We report the mean squared errors of prediction in Table 3. From the results, LSC with the check loss enjoys the minimal prediction error. For Examples 1 and 2, all the methods produce satisfactory results. Linear regression with two-way interactions performs as good as LSC in Example 3 because the underlying boundary fits the interaction assumption exactly. When the underlying boundaries become nonlinear as for Examples 5–8, neither linear regression with interactions nor random forests can produce reliable prediction results. The performance of LSC is significantly better than the concave penalty methods in terms of the average prediction error and the variability. Similar to the estimation accuracy results, none of these methods can produce good prediction results when the latent subpopulation structure becomes too complicate as in Examples 7 and 8.
Table 3:
Simulation prediction accuracy: the mean squared prediction errors and standard deviations of the selected methods with the best results in bold. Reg-Int means linear regression with two-way interactions of xi’s, and RF represents random forests.

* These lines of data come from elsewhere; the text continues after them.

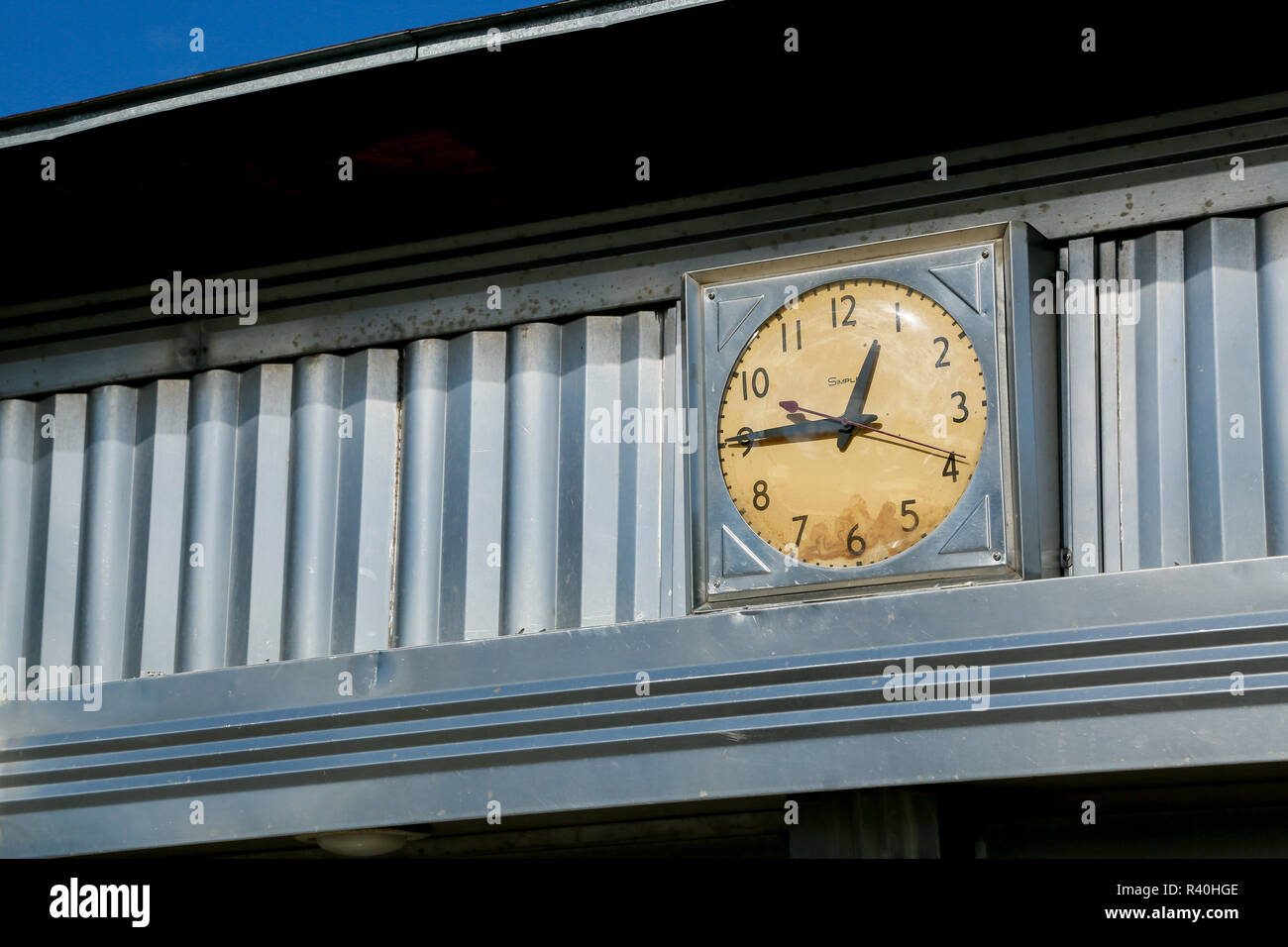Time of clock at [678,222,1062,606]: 12:45
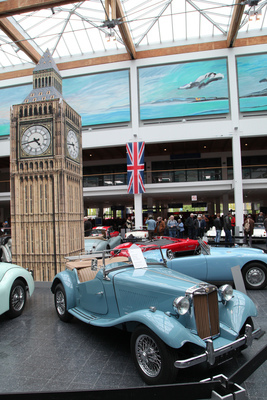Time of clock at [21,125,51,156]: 4:43
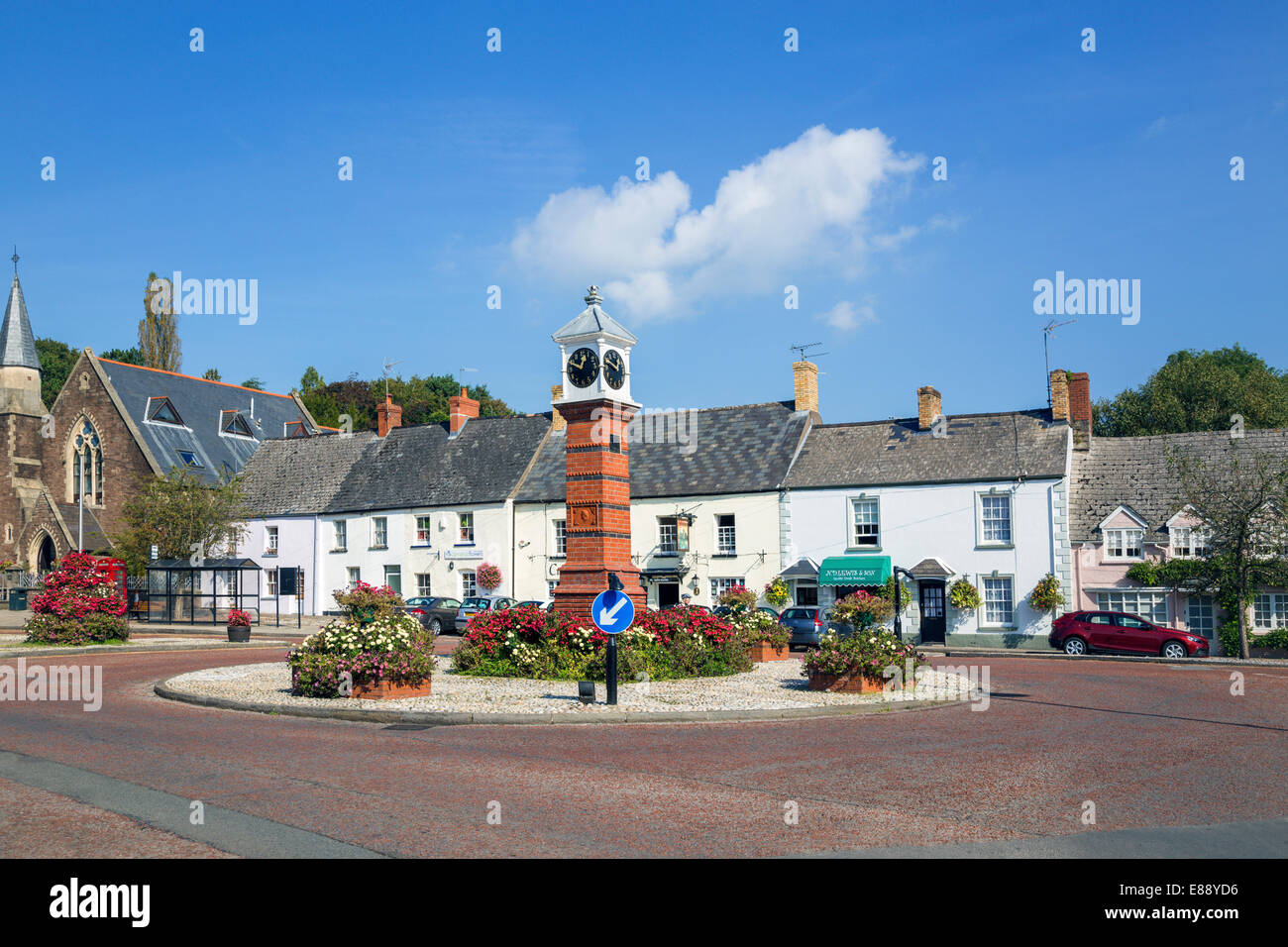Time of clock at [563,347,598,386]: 12:49
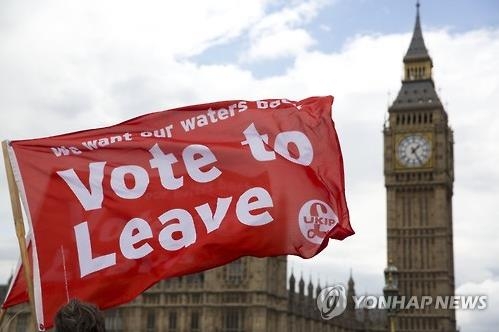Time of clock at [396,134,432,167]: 1:25
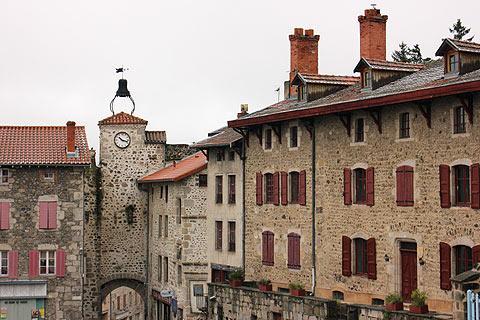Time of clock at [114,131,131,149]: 10:17
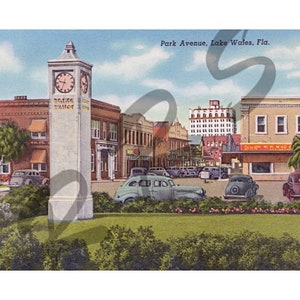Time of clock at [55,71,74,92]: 9:34
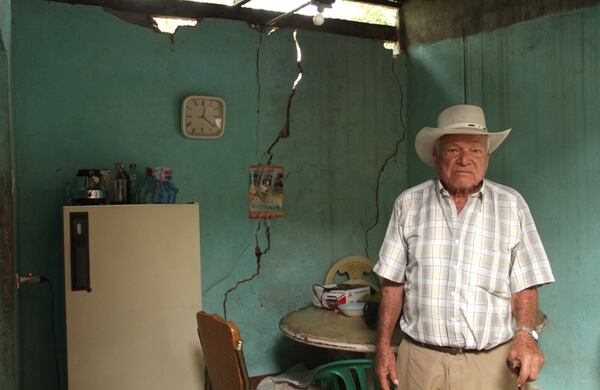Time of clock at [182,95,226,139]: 12:21
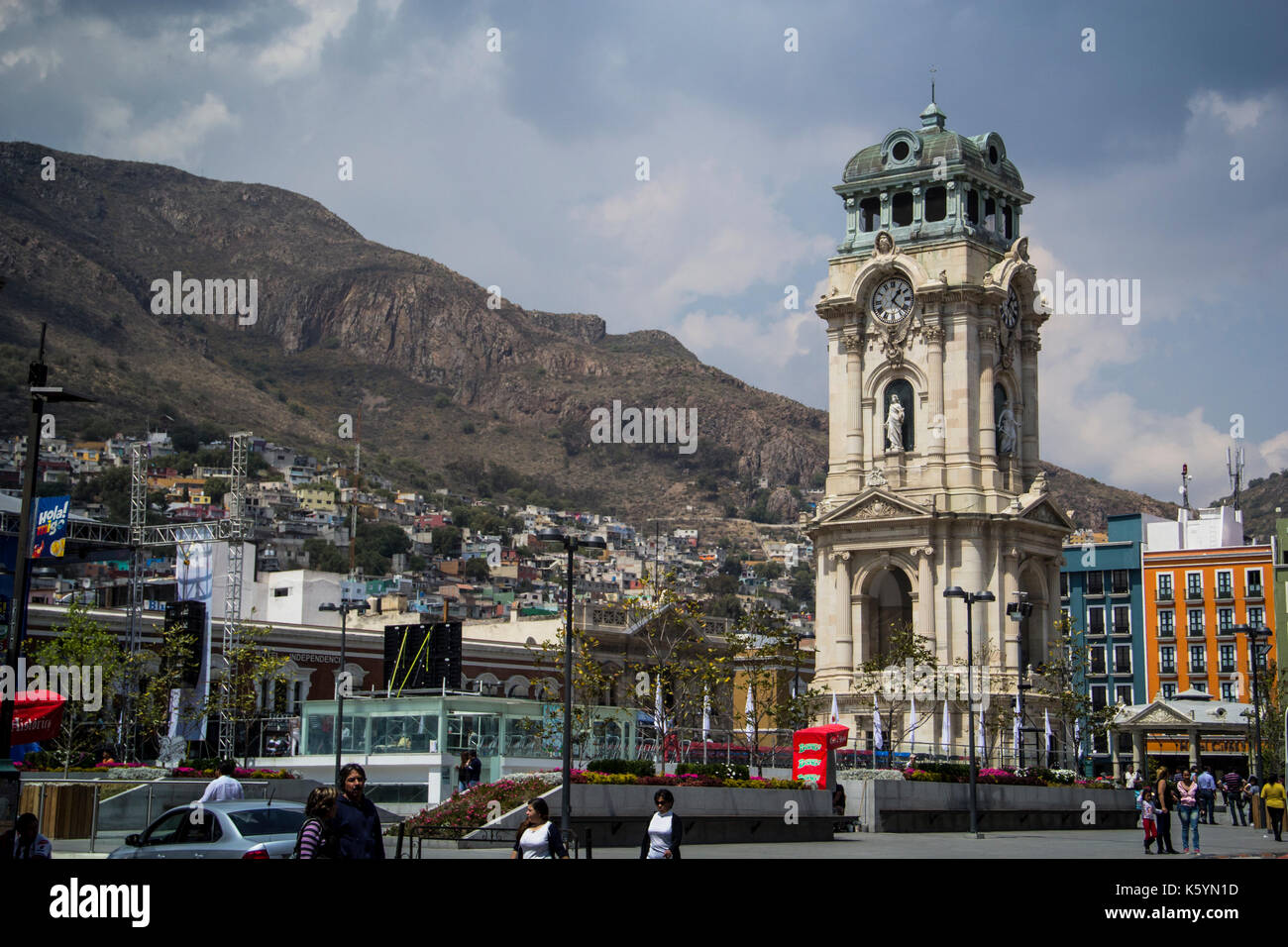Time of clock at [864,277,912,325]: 1:21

| Example | Concave | LSC-quad | LSC-check | Reg-Int | RF |
|---|---|---|---|---|---|
| 1 | 0.284 (0.05) | 0.083 (0.004) | 0.057 (0.003) | 0.388 (0.025) | 0.499 (0.081) |
| 2 | 1.142 (0.155) | 0.644 (0.093) | 0.486 (0.085) | 2.897 (0.13) | 1.513 (0.126) |
| 3 | 10.531 (0.308) | 6.936 (0.202) | 3.481 (0.166) | 3.599 (0.113) | 9.759 (1.505) |
| 4 | 2.838 (0.243) | 0.935 (0.105) | 0.776 (0.106) | 1.506 (0.074) | 7.469 (1.21) |
| 5 | 12.453 (1.893) | 10.379 (1.778) | 9.985 (1.759) | 30.325 (1.017) | 46.881 (2.835) |
| 6 | 14.176 (2.073) | 11.226 (1.295) | 10.305 (1.26) | 122.594 (12.372) | 24.77 (3.999) |
| 7 | 14.639 (1.954) | 12.379 (0.91) | 9.75 (0.851) | 20.829 (0.675) | 16.787 (2.041) |
| 8 | 32.274 (2.797) | 21.748 (1.495) | 16.92 (1.351) | 67.239 (1.397) | 42.693 (2.894) |
To better illustrate how the value of λn affects the number of detected clusters, we draw the solution paths for the cases with both quadratic and check loss functions of Example 1 in Figure 1. The solution path is for the heterogeneous effect coefficients with the same idea as in the dendrogram for agglomerative hierarchical clustering (Hastie et al., 2009). It is calculated by using a “bottom up” approach starting with a small λn that does not show any clustering pattern. In Figure 1, the solution paths for the two loss functions look similar to each other. When λn reaches to around 1.5, the coefficient estimates merge into two distinct values around −1 and 1, i.e. the underlying true values. As λn goes to a larger value such as 4, the estimates eventually converge to a single point that is close to zero.
Figure 1:

Solution paths for against λn in Example 1 with selected λn shown by dashed lines.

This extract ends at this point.